— Task to carry out —
In the article about Larry Warbasse's BMC Kaius 01, who won Unbound in 2021?

Larry Warbasse’s BMC Kaius 01

The racing bike that guided the AG2R-Citroën rider through the trials and tribulations of the 2023 Unbound 200 that required him to run in road shoes

Clock22:07, Monday 5th June 2023
Larry Warbasse, five days from finishing the Giro d'Italia and one day removed from a trans-Atlantic flight, was still tinkering with his setup the eve of his first gravel race

Larry Warbasse, five days from finishing the Giro d'Italia and one day removed from a trans-Atlantic flight, was still tinkering with his setup the eve of his first gravel race

Unbound is a race where marginal tech choices can lead to massive benefits. Or, at least that is the theory. With lots of miles, the little advantages add up.

Most years, this can lead to riders tinkering with ways to get aero, reduce rolling resistance, or maximise efficiency. Often, riders will ride in road shoes with road pedals to have the increased efficiency from the larger surface area connecting rider to pedal and the typically stiffer sole of a road shoe. Additionally, with the length of Unbound, many riders are doing significant training miles on the road with road bikes, so oftentimes there is a level of personal comfort in road shoes over their mountain bike counterparts. The trade off is that if, at any point, a rider is called to walk, the road shoes quickly and dramatically lose their efficiency.

It is, realistically, the biggest gamble in gear choice a rider can make in Unbound.

For Larry Warbasse, the choice had different stakes. With three weeks of intense racing in his legs, the switch to mountain bike shoes and pedals is not so simple. Any discrepancy in the set up, which is common in the different profiles of the two choices, could cause severe discomfort or even overuse issues for a rider coming off the unrivalled repetitive intensity of a grand tour to a race that is diametric in nature and demands.

“I had run through a lot of scenarios in my head for the race and other riders told me they had never unclipped before,” Warbasse told GCN of his choice to run road pedals. Warbasse is good friends with Ian Boswell, the 2021 Unbound champion, and said they had been chatting in the lead up to the race, as Warbasse had warmed to the idea of giving the race a solid go. Presumably, it was Boswell, a veteran of grand tour racing himself, who gave Warbasse the tip that walking wasn’t typical at Unbound.

Boswell, however, started the race with mountain bike pedals, as did the vast majority of the contenders, bar John Borstleman. Borstelman, to say the least, did not have a successful outing.

— Provided data —
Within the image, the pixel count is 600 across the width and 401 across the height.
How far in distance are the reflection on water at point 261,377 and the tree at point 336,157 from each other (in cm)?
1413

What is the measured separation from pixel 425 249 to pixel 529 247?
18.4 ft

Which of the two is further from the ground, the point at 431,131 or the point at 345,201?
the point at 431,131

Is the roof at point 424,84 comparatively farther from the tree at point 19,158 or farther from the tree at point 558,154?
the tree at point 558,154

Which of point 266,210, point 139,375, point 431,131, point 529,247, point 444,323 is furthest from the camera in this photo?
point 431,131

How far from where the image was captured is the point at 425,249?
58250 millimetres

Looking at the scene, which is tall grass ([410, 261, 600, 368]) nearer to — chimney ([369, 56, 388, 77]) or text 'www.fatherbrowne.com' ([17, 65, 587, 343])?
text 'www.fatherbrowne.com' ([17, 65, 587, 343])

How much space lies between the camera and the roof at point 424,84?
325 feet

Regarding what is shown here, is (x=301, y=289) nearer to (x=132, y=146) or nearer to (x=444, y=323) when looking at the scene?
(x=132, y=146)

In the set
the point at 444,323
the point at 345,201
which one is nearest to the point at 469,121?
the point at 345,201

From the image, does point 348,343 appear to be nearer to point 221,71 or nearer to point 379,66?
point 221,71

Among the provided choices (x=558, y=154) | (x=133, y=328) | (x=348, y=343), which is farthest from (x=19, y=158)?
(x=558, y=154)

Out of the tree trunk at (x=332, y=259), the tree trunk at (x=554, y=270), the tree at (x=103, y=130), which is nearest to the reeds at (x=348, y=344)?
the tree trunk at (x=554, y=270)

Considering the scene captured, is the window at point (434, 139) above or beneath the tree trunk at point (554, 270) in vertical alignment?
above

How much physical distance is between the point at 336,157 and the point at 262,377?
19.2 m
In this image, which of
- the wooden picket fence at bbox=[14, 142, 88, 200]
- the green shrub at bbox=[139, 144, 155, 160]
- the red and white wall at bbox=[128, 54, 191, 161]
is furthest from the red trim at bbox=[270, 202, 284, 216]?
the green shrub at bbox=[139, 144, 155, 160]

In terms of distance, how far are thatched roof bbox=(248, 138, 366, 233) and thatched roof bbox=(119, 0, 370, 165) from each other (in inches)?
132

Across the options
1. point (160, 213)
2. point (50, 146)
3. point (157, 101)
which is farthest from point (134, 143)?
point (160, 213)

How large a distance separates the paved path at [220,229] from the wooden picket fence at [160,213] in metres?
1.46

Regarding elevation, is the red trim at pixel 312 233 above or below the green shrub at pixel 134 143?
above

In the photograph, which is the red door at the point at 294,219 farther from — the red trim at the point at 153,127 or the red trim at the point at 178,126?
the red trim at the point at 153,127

— Full output —
Ian Boswell